19 июля на заседании Политбюро Брежнев высказал предположение, что «здоровые силы сейчас не обратятся к нам за помощью». Отсюда следовал вывод: «Все ли мы исчерпали из арсенала политического воздействия? Мы заявили о том, что примем все зависящие от нас меры политического воздействия. Если это не даст соответствующего эффекта, только тогда предпримем крайние меры».
Началась спешная проработка этих «крайних мер». Были подготовлены декларации политбюро ЦК КПЧ и революционного правительства ЧССР о внутренней и внешней политике, обращения к гражданам Чехословакии, заявление ЦК КПСС «К советскому народу». В нем утверждалось, что социалистическая Чехословакия оказалась на пороге смертельной опасности и, «сознавая всю глубину опасности, нависшей над страной, лучшие представители чехословацких коммунистов образовали президиум ЦК КПЧ и революционного правительства ЧССР, принявшего на себя всю полноту ответственности за руководство делами государства. <...> В этих условиях советское правительство приняло единственно необходимое решение и дало приказ частям Советской армии оказать помощь революционному правительству Чехословакии. <...> Такие же решения приняли правительства Польской Народной Республики, Венгерской Народной Республики, Народной Республики Болгарии, которые вместе с нами выполняют свой интернациональный долг».
Однако сохранялся и второй путь – продолжение переговоров с руководством ЧССР, путь политических решений. 22 июля решением Политбюро оба этих направления закреплялись формально. Советскому послу в Праге было дано указание – передать согласие с чехословацким предложением о встрече Политбюро ЦК КПСС и президиума ЦК КПЧ, и было предложено провести эту встречу в Чиерне-над-Тиссой.
Участники встречи получили «Памятку для конфиденциальных бесед», где были сжато сформулированы основные требования: запрещение деятельности всех политических организаций, партий и клубов, выступающих против социализма; обеспечение контроля партии за СМИ; восстановление руководящей роли компартии в чехословацком обществе; ряд отставок. Для делегации КПСС на совещании братских партий содержалось требование к чехословацкой стороне: «Только проведение этих мероприятий не на словах, а на деле позволит нам – социалистическим странам – не прибегать к крайним мерам. В противоположном случае у нас не остается другого выхода». Эти требования носили откровенно ультимативный характер.
Первоначально рассчитывали, что переговоры в Чиерне-над-Тиссой будут короткими – всего один день, 29 июля. Планируемый провал переговоров открывал путь к «крайним мерам». Однако переговоры пошли не так, как ожидалось: была достигнута «договоренность обеих делегаций». Курс сторонников политических решений на этом этапе явно брал верх. Угроза военного вмешательства отодвинулась. Однако и чехословацкое руководство должно было заплатить за этот компромисс свою цену. Прежде всего, это гарантия управляемости партии и страны с позиций «пролетарского интернационализма», сохранения места Чехословакии в Варшавском договоре. Для этого следовало в первую очередь восстановить контроль за СМИ.

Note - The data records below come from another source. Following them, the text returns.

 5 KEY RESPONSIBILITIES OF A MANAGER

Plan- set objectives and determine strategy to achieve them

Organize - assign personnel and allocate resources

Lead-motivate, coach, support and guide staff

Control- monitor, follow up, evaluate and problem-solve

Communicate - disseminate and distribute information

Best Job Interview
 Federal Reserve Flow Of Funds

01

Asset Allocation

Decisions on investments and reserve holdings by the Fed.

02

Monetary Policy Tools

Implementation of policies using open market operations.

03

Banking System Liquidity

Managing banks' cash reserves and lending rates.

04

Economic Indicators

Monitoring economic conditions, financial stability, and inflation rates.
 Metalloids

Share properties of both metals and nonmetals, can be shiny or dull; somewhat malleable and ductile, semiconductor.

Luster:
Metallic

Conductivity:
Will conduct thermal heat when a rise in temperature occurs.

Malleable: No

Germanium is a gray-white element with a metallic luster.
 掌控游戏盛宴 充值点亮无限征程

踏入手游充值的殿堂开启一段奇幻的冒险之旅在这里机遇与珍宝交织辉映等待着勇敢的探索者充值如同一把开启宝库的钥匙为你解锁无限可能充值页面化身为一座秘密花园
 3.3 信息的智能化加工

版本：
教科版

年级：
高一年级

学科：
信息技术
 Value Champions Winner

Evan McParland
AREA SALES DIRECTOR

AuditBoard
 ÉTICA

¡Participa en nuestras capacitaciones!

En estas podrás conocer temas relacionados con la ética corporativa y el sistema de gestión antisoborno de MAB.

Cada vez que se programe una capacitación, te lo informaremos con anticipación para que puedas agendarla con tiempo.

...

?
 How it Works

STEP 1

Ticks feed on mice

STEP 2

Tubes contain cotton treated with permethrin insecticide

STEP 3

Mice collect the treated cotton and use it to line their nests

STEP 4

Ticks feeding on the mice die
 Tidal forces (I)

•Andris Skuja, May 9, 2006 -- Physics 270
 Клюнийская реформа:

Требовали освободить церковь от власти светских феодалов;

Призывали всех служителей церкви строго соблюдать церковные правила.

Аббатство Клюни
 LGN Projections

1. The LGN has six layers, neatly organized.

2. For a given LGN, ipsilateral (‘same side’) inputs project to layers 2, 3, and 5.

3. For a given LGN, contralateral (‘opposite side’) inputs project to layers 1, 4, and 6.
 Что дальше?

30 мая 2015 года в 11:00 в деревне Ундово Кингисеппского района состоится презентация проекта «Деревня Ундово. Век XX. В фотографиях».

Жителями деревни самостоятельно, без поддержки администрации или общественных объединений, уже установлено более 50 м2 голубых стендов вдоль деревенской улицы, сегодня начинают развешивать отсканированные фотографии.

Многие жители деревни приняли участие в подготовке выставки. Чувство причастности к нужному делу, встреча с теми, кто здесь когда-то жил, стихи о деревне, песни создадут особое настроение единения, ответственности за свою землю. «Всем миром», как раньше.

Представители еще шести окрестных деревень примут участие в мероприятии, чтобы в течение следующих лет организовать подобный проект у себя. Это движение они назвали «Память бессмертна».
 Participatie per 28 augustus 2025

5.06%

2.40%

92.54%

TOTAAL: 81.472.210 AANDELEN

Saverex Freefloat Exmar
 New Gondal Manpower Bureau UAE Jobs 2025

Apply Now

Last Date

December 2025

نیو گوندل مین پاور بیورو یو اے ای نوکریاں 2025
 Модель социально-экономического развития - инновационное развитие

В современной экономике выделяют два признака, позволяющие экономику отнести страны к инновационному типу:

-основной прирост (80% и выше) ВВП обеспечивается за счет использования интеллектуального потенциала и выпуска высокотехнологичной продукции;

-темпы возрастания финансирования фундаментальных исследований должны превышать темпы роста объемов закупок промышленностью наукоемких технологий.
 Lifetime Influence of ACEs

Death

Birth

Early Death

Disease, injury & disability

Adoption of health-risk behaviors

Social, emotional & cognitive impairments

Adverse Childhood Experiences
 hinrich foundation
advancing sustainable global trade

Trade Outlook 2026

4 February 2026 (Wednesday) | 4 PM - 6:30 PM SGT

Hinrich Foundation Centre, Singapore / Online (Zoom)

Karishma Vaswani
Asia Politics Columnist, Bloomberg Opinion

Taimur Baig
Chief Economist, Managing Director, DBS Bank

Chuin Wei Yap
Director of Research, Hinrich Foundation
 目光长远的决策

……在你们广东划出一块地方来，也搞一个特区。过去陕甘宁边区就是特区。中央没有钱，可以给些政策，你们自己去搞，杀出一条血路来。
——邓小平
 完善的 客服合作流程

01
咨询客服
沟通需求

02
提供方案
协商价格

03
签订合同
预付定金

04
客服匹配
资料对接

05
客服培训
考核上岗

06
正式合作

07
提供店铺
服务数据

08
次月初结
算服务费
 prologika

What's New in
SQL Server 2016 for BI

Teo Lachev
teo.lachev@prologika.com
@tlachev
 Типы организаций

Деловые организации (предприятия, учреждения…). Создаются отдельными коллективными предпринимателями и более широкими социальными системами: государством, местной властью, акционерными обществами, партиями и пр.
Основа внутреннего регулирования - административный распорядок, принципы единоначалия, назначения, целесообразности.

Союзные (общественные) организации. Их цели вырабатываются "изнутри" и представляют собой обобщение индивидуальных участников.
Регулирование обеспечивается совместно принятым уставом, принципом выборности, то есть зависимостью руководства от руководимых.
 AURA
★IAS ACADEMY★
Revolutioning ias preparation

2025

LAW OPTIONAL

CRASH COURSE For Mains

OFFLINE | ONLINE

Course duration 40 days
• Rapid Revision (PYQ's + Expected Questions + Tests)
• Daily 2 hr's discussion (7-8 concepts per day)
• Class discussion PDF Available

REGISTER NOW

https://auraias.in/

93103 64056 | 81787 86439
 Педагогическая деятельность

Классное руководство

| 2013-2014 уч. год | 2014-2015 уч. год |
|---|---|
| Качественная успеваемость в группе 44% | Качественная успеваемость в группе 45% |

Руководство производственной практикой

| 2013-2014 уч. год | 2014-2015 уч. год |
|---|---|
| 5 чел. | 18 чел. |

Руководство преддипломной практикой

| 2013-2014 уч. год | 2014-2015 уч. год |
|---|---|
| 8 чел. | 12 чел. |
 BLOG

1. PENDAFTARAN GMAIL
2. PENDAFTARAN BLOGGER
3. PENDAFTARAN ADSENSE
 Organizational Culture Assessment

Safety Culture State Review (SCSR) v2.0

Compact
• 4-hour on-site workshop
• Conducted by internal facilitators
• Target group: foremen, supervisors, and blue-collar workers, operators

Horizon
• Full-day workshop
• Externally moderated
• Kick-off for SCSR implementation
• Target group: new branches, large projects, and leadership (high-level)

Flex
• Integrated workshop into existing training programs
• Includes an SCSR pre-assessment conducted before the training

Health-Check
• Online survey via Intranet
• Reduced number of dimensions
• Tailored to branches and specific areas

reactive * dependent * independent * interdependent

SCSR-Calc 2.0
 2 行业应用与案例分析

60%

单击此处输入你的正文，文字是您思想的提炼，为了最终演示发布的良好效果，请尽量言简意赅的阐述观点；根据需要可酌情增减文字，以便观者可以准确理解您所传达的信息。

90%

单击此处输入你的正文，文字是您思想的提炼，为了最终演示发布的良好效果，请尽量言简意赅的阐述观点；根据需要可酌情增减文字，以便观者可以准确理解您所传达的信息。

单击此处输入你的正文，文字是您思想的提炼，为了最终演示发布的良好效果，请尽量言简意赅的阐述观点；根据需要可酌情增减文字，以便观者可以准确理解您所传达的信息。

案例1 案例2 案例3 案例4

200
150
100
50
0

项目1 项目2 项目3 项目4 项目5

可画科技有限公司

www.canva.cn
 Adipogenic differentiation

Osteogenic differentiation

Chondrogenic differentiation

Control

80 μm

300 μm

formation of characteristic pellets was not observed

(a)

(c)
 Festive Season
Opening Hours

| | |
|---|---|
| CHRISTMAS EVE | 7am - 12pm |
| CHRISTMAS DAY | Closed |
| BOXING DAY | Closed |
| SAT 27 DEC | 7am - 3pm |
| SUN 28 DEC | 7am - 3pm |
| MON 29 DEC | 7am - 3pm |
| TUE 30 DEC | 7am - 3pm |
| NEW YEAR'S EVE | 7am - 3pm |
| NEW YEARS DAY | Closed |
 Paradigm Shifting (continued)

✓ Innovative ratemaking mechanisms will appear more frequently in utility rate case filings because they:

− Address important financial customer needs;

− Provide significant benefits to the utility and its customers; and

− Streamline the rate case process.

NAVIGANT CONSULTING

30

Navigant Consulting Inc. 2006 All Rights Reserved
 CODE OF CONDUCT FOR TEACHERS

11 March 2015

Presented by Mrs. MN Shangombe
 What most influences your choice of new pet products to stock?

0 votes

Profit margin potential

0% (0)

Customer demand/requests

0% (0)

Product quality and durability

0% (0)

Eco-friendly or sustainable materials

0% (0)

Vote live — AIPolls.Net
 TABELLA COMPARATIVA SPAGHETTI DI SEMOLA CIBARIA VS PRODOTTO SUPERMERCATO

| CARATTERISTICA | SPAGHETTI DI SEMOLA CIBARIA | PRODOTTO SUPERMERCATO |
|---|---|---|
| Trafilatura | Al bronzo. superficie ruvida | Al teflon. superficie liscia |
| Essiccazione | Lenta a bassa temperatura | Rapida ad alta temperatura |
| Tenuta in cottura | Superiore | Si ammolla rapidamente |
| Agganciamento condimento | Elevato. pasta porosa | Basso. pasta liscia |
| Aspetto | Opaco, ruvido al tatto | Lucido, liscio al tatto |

Результатом этих переговоров стали краткое коммюнике и взаимные обязательства, принятые руководством двух компартий, носившие устный, недоговорной характер. На время публичная полемика утихла, появились надежды на сохранение компромиссов. Однако для каждой стороны оставались болезненные вопросы: не слишком ли далеко они зашли на этом пути. Для одних это была опасность ограничения национального суверенитета и достоинства, окончательного превращения правящей партии в марионетку другого государства; для других – угроза уступок ревизионизму, пересмотр послевоенного соотношения сил в Европе, соблазнительность чехословацкого своевольства для Восточной Европы и для населения самого СССР.
13 августа Брежнев позвонил Дубчеку. Это был вторник – день заседания президиума ЦК КПЧ, и Брежнев, несомненно, рассчитывал на немедленные действия Дубчека или, как минимум, на возможность предупредить о советской позиции высшее партийное руководство в Праге.
Брежнев начал разговор с того, что обвинил чехословацкие СМИ в критике недавних соглашений, в антисоветской пропаганде, что выглядело как нарушение договоренностей Чиерны-над-Тиссой. На слова Дубчека, что «у нас было совещание работников печати, оно осудило действия репортеров», последовало брежневское: «Саша, не в этом дело... Мы договаривались не о совещании...»
Дубчек сообщил Брежневу, что 13 августа в повестку заседания президиума КПЧ включен вопрос о разделении МВД, «так, как условились в Чиерне-над-Тиссой». Брежнев напомнил, что договор был о скорейшем решении вопроса, но Дубчек ответил, что «сейчас сильно изменилась ситуация» и решение будет позже – в конце октября.
«Но что тебе сказать на это, Саша, разве это не проявление нового обмана? – ответил Брежнев. – <...> у вас президиум ЦК ничем не руководит и что нам очень жаль, что мы этого не знали на совещании в Чиерне-над-Тиссой <...> такое отношение к выполнению обязательств вынуждает нас принимать новые меры».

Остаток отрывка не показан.